AI Vision Sensor Issues - Identifying Competition Elements

Has anyone had success getting the new AI Vision Sensor to recognize the game elements when running in a program. From our experience it seems like it identifies it okay in the Block Code Program through the Configure Utility but when running on the Brain we don’t get consistent results.

We’ve tried switching between the Classroom and Competition Classifications with limited success but still nothing consistent enough to use in actual competition robotics. In addition, we’ve tried changing lighting conditions and a variety of other things with no success.

Wondering if other teams are having the same experience and/or if anyone has found a way to consistently utilize the Competition Classifications within their teams.

Hi! I’ve been using the AI vision sensor for a bit, here are some questions I have about your setup:

When you’re running code to interface with the sensor on the brain, is the physical location any different for the sensor? For some objects, like mobile goals, the sensor has to be able to see enough of the base of the object to detect it with the AI model (ie minimal obstructions).

Also, have you made sure to enable to AI model detection for the sensor in your code?

And I’m assuming that you’re using the sensor in a loop, at what rate are you pinging the sensor? (ie, how fast does your loop run?).

The sensor definitely works great for competition stuff, as I have been using it for mogo alignment and it can see beyond my clamp just fine.

TL;DR: make sure sensor isn’t obstructed and that the AI model is told to be active in code.

You need to have the competition model loaded. The classroom objects are different, cubes, rings and bucky balls.

I’m confident that it isn’t an obstructed view thing, as they’ve tested in different fields, different lighting, and more on that front.

What do you mean by “telling the AI Model being told to be active in code”. Isn’t that just the “Take Snapshot” block.

Okay, firstly, thank you so much for posting a screenshot of your code! Makes it WAY easier to debug. Also, the ‘Take Snapshot’ block only instructs the sensor to take a picture and process it, it does not (necessarily) instruct the sensor to initialize the AI model.
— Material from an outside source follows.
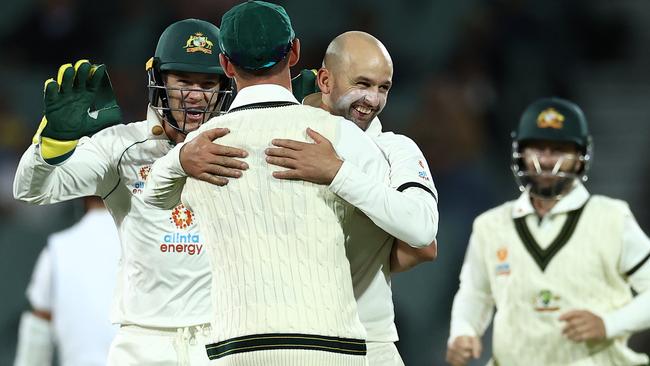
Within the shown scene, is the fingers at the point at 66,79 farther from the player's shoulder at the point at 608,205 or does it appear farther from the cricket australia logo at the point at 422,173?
the player's shoulder at the point at 608,205

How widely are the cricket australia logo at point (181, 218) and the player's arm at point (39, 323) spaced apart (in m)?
1.79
So, looking into the blocks documentation, it does not appear that there is an equivalent to the cpp function aivision::modelDetection(enable). I apologize for referencing it, and the lack of said function in blocks suggests to me that it either automatically configures in blocks or it is not configurable there. If you really really want to ensure that this is not the issue (although I strongly recommend reading the rest of this post first), you could use a switch block to achieve this command if it proves to be the issue by doing the following:

  1. In the left hand navigation pane for the block code editor, click on the aqua circle that says ‘switch’ at the top of the list.
  2. Drag the switch block that has an indent in the top and a carat on the bottom (the first option, looks like a regular set drive velocity block but is blank) into your workspace and snap it between the ‘when started’ hat and the first set drive velocity block.
  3. Inside the switch, type: AIVision.modelDetection(true);
    This switch block will allow you to use the cpp function on your AI vision sensor that does not appear to be exposed to block code (although it is very possible that this step is actually occuring in the background).

However, now seeing your code, it does seem like there is a different issue contributing to the lack of consistency with your robot. When the AI vision sensor is instructed to take a snapshot, it can find multiple items at once. This means that it could find rings and mobile goals simultaneously. The object that it finds that has the largest pixel area will be returned as the first object, which is the one that you are referencing the centerX of in your conditional statement. I am led to suspect that it works when the largest object is the one you want, and it does not work when the largest object is not the one you want.

In order to ensure that the object it finds is the one you want, you are going to have to use a loop to look at the id value of each found object to ensure that you look at only the centerX of the largest instance of the object you want. This can be achieved by using a for loop that makes use of the AI vision object count block to determine how long to loop for and uses the set AI vision object item block to change which object that the sensor found that you are looking at. Then, you can use the AI classification is block to see if the object you are considering in the loop is the correct one, and if so, then proceed with your current logic for the centerX. If the object is not the correct one, the loop will move on to the next iteration and the next object. If you need help writing a for loop like this, let me know and I can provide a screenshot of a similar for loop that you could adapt to your situation.

As an aside, your programming looks quite advanced, and I am very impressed with what you have going on in blocks. In the future it would definitely be worth considering switching to cpp, but blocks can definitely work great for pretty much everything.

TL;DR: switch block could allow you to ensure the AI model is enabled, and you should use a for loop to ensure that the AI object you consider is actually what you think it is.